President Kagame summed his narration saying: “Corruption needs to be tackled from the top down. This is not only the fairest approach, it is also the most effective, because it empowers the public to join the fight and hold leaders accountable, through elections and other means”.
It remains unclear at this point if the sudden increase of salaries of the National Police more than three years ago was informed by Kagame’s direct encounter with corruption through an airport police officer.
On January 18, 2016, a gazette notice was issued following a Presidential directive to review the salaries of all police officers from the lowest cop to the Inspector General of Police (IGP).
The development more than doubled the salaries of every officer regardless of rank, which had been set years back.
For example, a Police Constable’s gross pay rose from Rwf 36,450 ($40 in today rates) to Rwf 70,799.
With the previous salary, the police were actually paid less than primary school teachers – who are the least paid.
The top police officer’s salary jumped from Rwf 1.59m up to nearly Rwf 2.4m.
Before this salary increase, the IGP was getting peanuts compared to officials of the same calibre in other offices.
At the Nigeria forum, Kagame also made rare public attack on the policies of former President Pasteur Bizimungu, which he has not done in years.
Bizimungu was nominated as president of the transitional government following the defeat of the genocidal regime in 1994. At the time, Kagame became vice president and defence minister. Both were from the same party, RPF.
In early 2000, Bizimungu was forced to resign and Kagame was elected by Parliament to replace him.
A series of events led to Bizimungu’s arrest and conviction in 2004 for more than 15 years for divisionism, inciting violence and embezzlement.
He was eventually pardoned by Kagame in 2007. Since then, Kagame has avoided spoking about him; until now.
In his Nigeria speech, Kagame cited a major disagreement he had with “the then President” in 1998 where Bizimungu apparently decided to buy Mercedes Benz vehicles for ministers even when some didn’t have even offices.
“I told the President this was wrong. We cannot afford to prioritize this type of thing. First of all, our first priority shouldn’t be buying Mercedes for our ministers. This is 1998, four years after Genocide,” said Kagame to his audience.
“We are trying to build institutions and the first thing that came to mind is to buy Mercedes for Ministers who have no offices or furniture.”
Kagame added: “I told the then President that we cannot afford to prioritize this type of thing and we cannot give money to someone else. We can’t keep doing that unless we are to be doomed to never leave the transition.”
Citing the case of former Prime Minister Faustin Twagiramungu, Kagame said his fight against corruption has turned him into being called “authoritarian”.

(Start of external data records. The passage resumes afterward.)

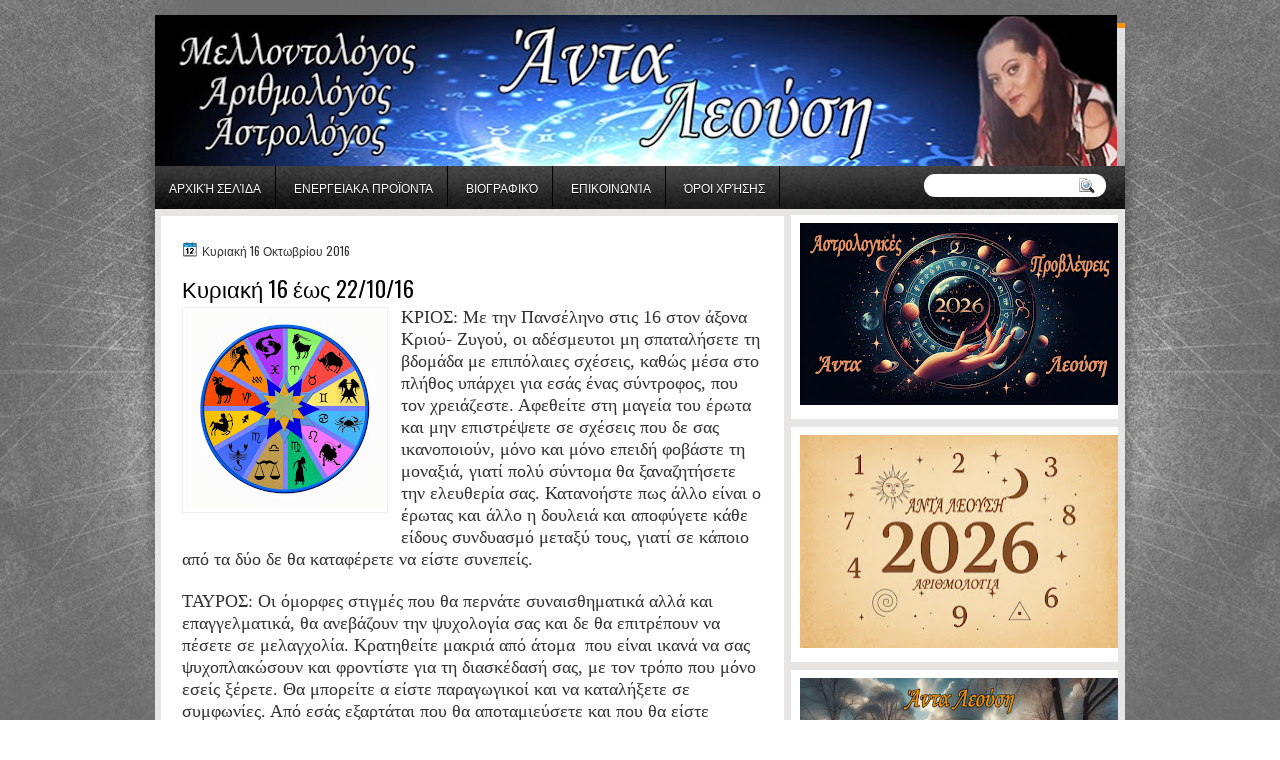

--- FILE ---
content_type: text/html; charset=utf-8
request_url: https://www.google.com/recaptcha/api2/aframe
body_size: 267
content:
<!DOCTYPE HTML><html><head><meta http-equiv="content-type" content="text/html; charset=UTF-8"></head><body><script nonce="k2cRkq11rKg5gktBthfX6Q">/** Anti-fraud and anti-abuse applications only. See google.com/recaptcha */ try{var clients={'sodar':'https://pagead2.googlesyndication.com/pagead/sodar?'};window.addEventListener("message",function(a){try{if(a.source===window.parent){var b=JSON.parse(a.data);var c=clients[b['id']];if(c){var d=document.createElement('img');d.src=c+b['params']+'&rc='+(localStorage.getItem("rc::a")?sessionStorage.getItem("rc::b"):"");window.document.body.appendChild(d);sessionStorage.setItem("rc::e",parseInt(sessionStorage.getItem("rc::e")||0)+1);localStorage.setItem("rc::h",'1768962905794');}}}catch(b){}});window.parent.postMessage("_grecaptcha_ready", "*");}catch(b){}</script></body></html>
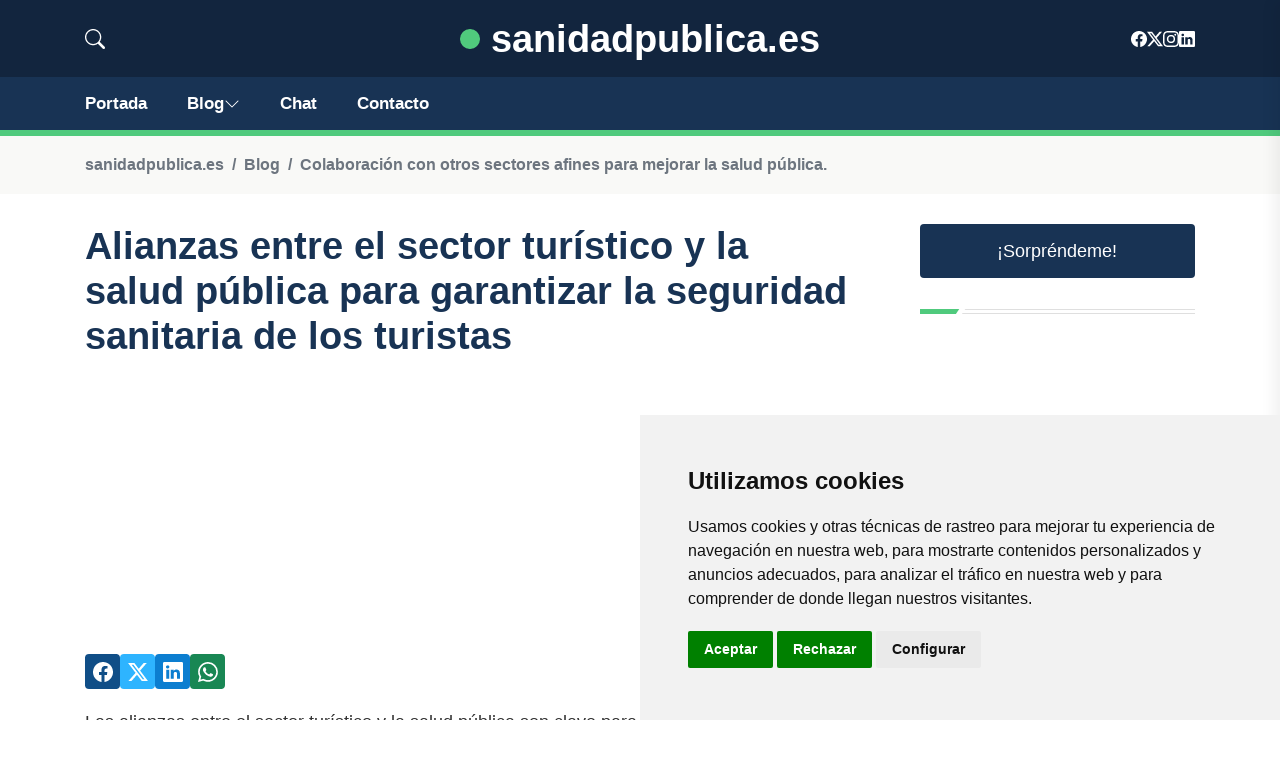

--- FILE ---
content_type: text/html; charset=utf-8
request_url: https://www.google.com/recaptcha/api2/aframe
body_size: 267
content:
<!DOCTYPE HTML><html><head><meta http-equiv="content-type" content="text/html; charset=UTF-8"></head><body><script nonce="-TkbvAcyo9sstPPLKQNJXA">/** Anti-fraud and anti-abuse applications only. See google.com/recaptcha */ try{var clients={'sodar':'https://pagead2.googlesyndication.com/pagead/sodar?'};window.addEventListener("message",function(a){try{if(a.source===window.parent){var b=JSON.parse(a.data);var c=clients[b['id']];if(c){var d=document.createElement('img');d.src=c+b['params']+'&rc='+(localStorage.getItem("rc::a")?sessionStorage.getItem("rc::b"):"");window.document.body.appendChild(d);sessionStorage.setItem("rc::e",parseInt(sessionStorage.getItem("rc::e")||0)+1);localStorage.setItem("rc::h",'1768707783098');}}}catch(b){}});window.parent.postMessage("_grecaptcha_ready", "*");}catch(b){}</script></body></html>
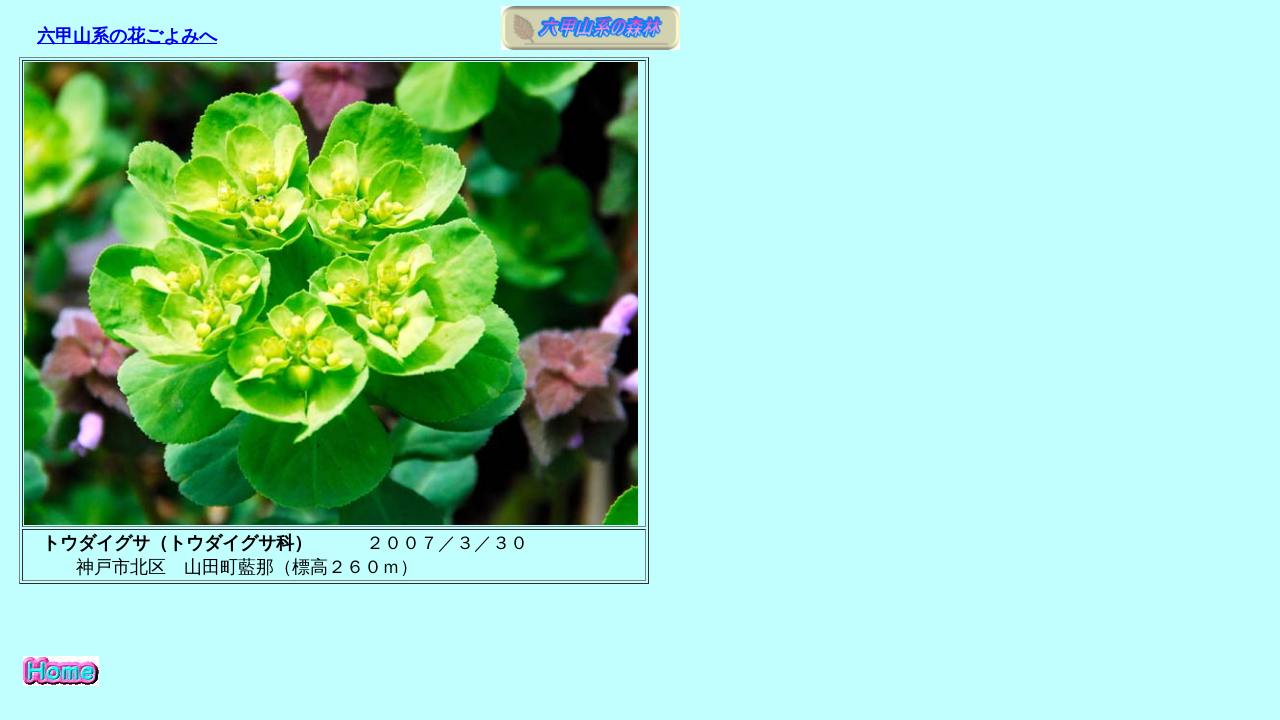

--- FILE ---
content_type: text/html
request_url: http://www.rokkosan-shizen.jp/sub1001f.html
body_size: 821
content:
<!DOCTYPE HTML PUBLIC "-//W3C//DTD HTML 4.01 Transitional//EN">
<HTML>
<HEAD>
<META name="GENERATOR" content="IBM WebSphere Studio Homepage Builder Version 8.0.0.0 for Windows">
<META http-equiv="Content-Type" content="text/html; charset=Shift_JIS">
<META http-equiv="Content-Style-Type" content="text/css">
<META name="IBM:HPB-Input-Mode" content="mode/flm; pagewidth=750; pageheight=900">
<TITLE>トウダイグサ</TITLE>
</HEAD>
<BODY bgcolor="#c1ffff">
<DIV style="top : 57px;left : 19px;
  position : absolute;
  z-index : 1;
" id="Layer1">
<DIV>
<TABLE border="1" width="630" height="419">
  <TBODY>
    <TR>
      <TD height="386"><IMG src="pho1001x.jpg" width="614" height="463" border="0"></TD>
    </TR>
    <TR>
      <TD height="10"><FONT size="4"><B>　トウダイグサ（トウダイグサ科）　</B>　<B>　</B>２００７／３／３０　<B>　　</B><B>　</B><BR>
      </FONT>　<FONT size="4">　<A href="http://rokkoflower.cool.ne.jp/souhon/sub982.html"></A>　神戸市北区　山田町藍那（標高２６０ｍ）</FONT></TD>
    </TR>
  </TBODY>
</TABLE>
</DIV>
</DIV>
<DIV style="top : 656px;left : 23px;
  position : absolute;
  z-index : 2;
" id="Layer2"><A href="index.html"><IMG src="BTNHOME.jpg" width="76" height="30" border="0"></A></DIV>
<DIV style="top : 6px;left : 501px;
  position : absolute;
  z-index : 3;
" id="Layer3"><A href="http://shinrin.cool.ne.jp/"><IMG src="BAN_ROKKOU.jpg" width="179" height="44" border="0"></A></DIV>
<DIV style="width : 210px;height : 21px;top : 24px;left : 37px;
  position : absolute;
  z-index : 4;
" id="Layer4"><A href="http://rokkoflower.cool.ne.jp/main/"><B><FONT size="4">六甲山系の花ごよみへ</FONT></B></A></DIV>
</BODY>
</HTML>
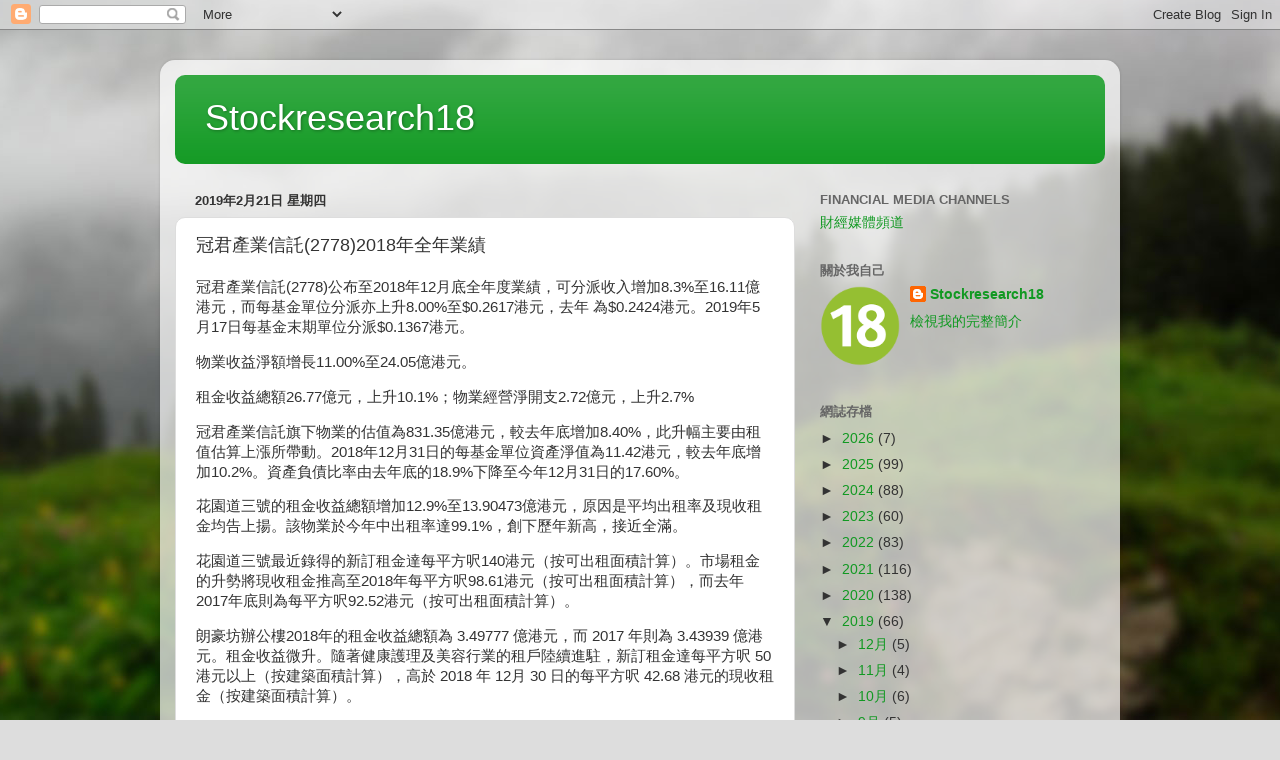

--- FILE ---
content_type: text/html; charset=utf-8
request_url: https://www.google.com/recaptcha/api2/aframe
body_size: 269
content:
<!DOCTYPE HTML><html><head><meta http-equiv="content-type" content="text/html; charset=UTF-8"></head><body><script nonce="HcgQNKMSeGkrDLVzcLU49A">/** Anti-fraud and anti-abuse applications only. See google.com/recaptcha */ try{var clients={'sodar':'https://pagead2.googlesyndication.com/pagead/sodar?'};window.addEventListener("message",function(a){try{if(a.source===window.parent){var b=JSON.parse(a.data);var c=clients[b['id']];if(c){var d=document.createElement('img');d.src=c+b['params']+'&rc='+(localStorage.getItem("rc::a")?sessionStorage.getItem("rc::b"):"");window.document.body.appendChild(d);sessionStorage.setItem("rc::e",parseInt(sessionStorage.getItem("rc::e")||0)+1);localStorage.setItem("rc::h",'1769258518346');}}}catch(b){}});window.parent.postMessage("_grecaptcha_ready", "*");}catch(b){}</script></body></html>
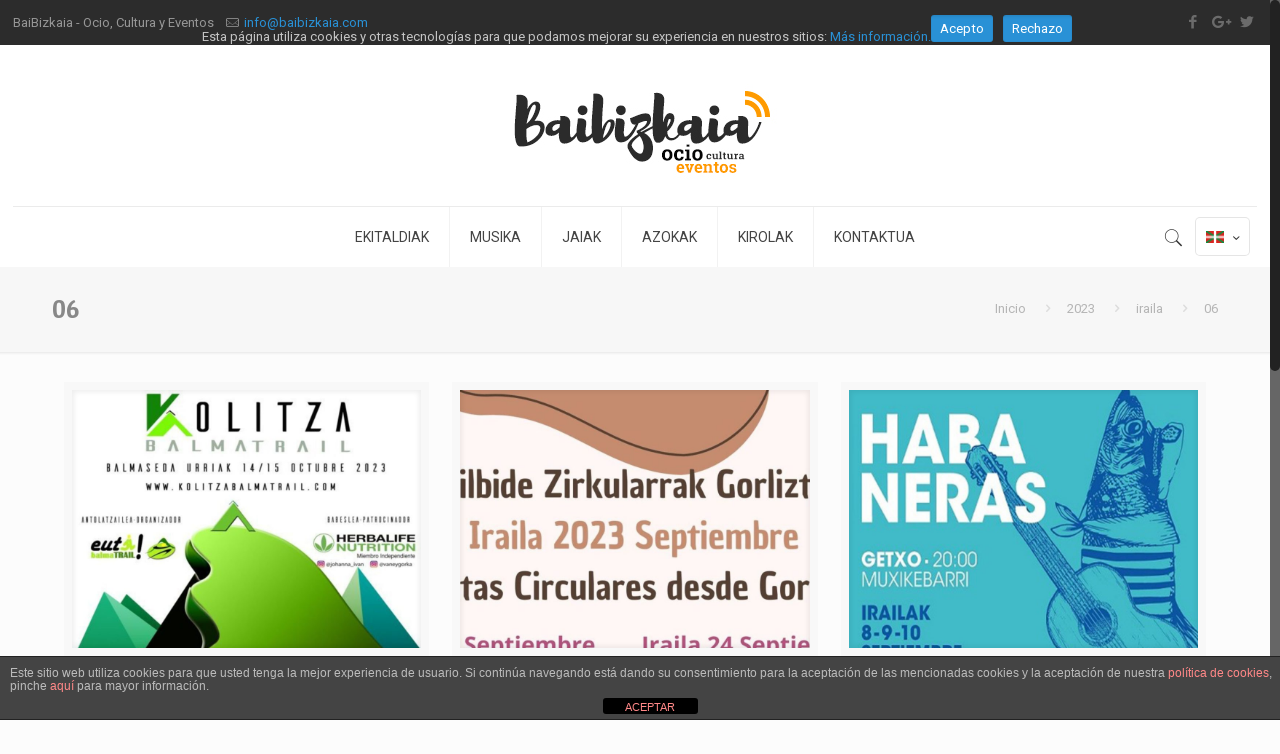

--- FILE ---
content_type: text/html; charset=UTF-8
request_url: https://www.baibizkaia.com/wp-admin/admin-ajax.php
body_size: -77
content:
{"country_name":false,"cached":0,"userRequestIp":"3.16.212.120"}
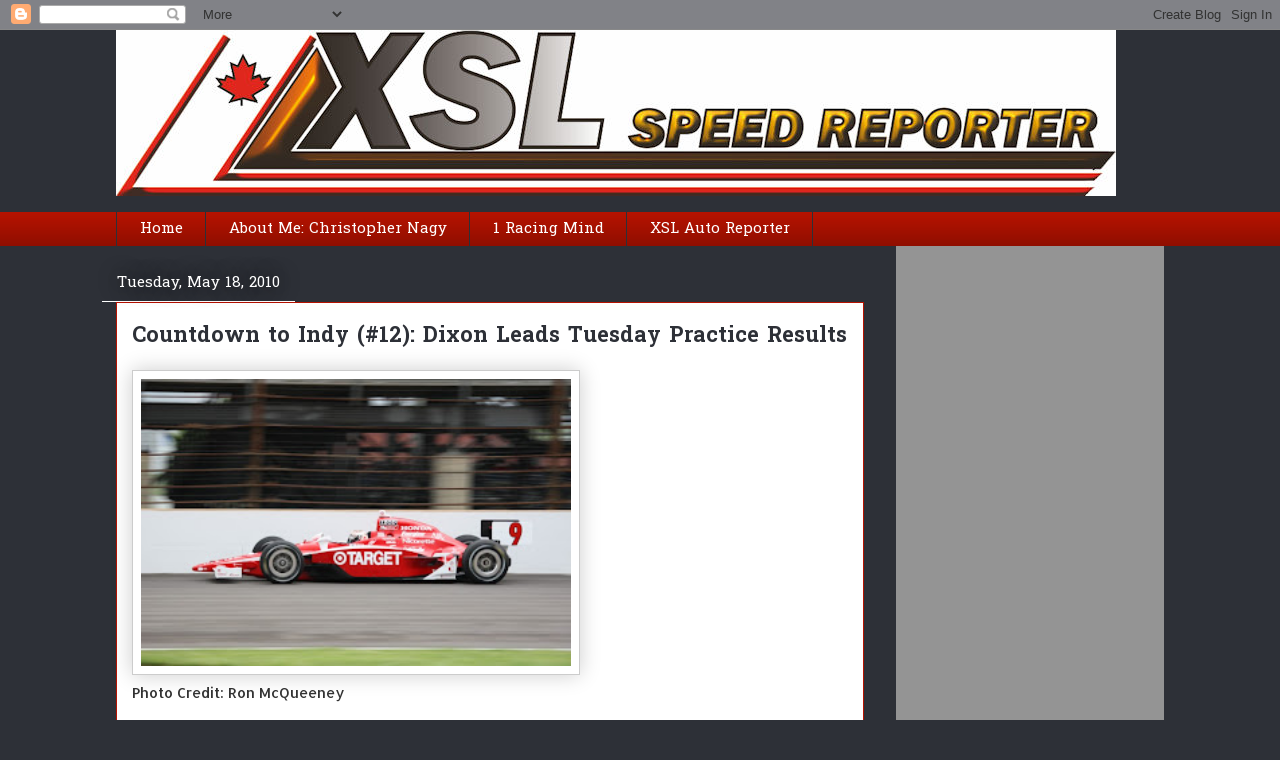

--- FILE ---
content_type: text/html; charset=utf-8
request_url: https://www.google.com/recaptcha/api2/aframe
body_size: 267
content:
<!DOCTYPE HTML><html><head><meta http-equiv="content-type" content="text/html; charset=UTF-8"></head><body><script nonce="8XradbFuV8NT42I7-U4wZg">/** Anti-fraud and anti-abuse applications only. See google.com/recaptcha */ try{var clients={'sodar':'https://pagead2.googlesyndication.com/pagead/sodar?'};window.addEventListener("message",function(a){try{if(a.source===window.parent){var b=JSON.parse(a.data);var c=clients[b['id']];if(c){var d=document.createElement('img');d.src=c+b['params']+'&rc='+(localStorage.getItem("rc::a")?sessionStorage.getItem("rc::b"):"");window.document.body.appendChild(d);sessionStorage.setItem("rc::e",parseInt(sessionStorage.getItem("rc::e")||0)+1);localStorage.setItem("rc::h",'1768710386145');}}}catch(b){}});window.parent.postMessage("_grecaptcha_ready", "*");}catch(b){}</script></body></html>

Twagiramungu, according to Kagame, “connived” with foreign Minister Jean Marie Vianney Ndagijimana to steal $200,000 which was meant to open a new embassy in New York. Once he had left with the cash, the Minister disappeared.
This case has been widely reported over the years, and Ndagijimana refuses to speak about it. However, the involvement of Twagiramungu is only becoming known now.
Kagame also spoke about the cost of his fight against corruption at home. He stated: “We quickly found out that fighting corruption has a huge political cost. Officials who did not live up to the agreed standards were dismissed or brought to justice. Others fled into exile and pretended to be so-called “opposition” or ‘pro-democracy’ groups.”
“Today [Ndagijimana] is one of the opposition leaders living in France and people accept [that] he is fighting for democracy. A couple of years later, the same PM (Twagiramungu) agreed with the then President to go and buy vehicles; Mercedes Benz, for cabinet ministers. He had to carry cash.”
Today, Ndagijimana lives in France and Twagiramungu is based in Belgium. Both are vocal Kagame critics.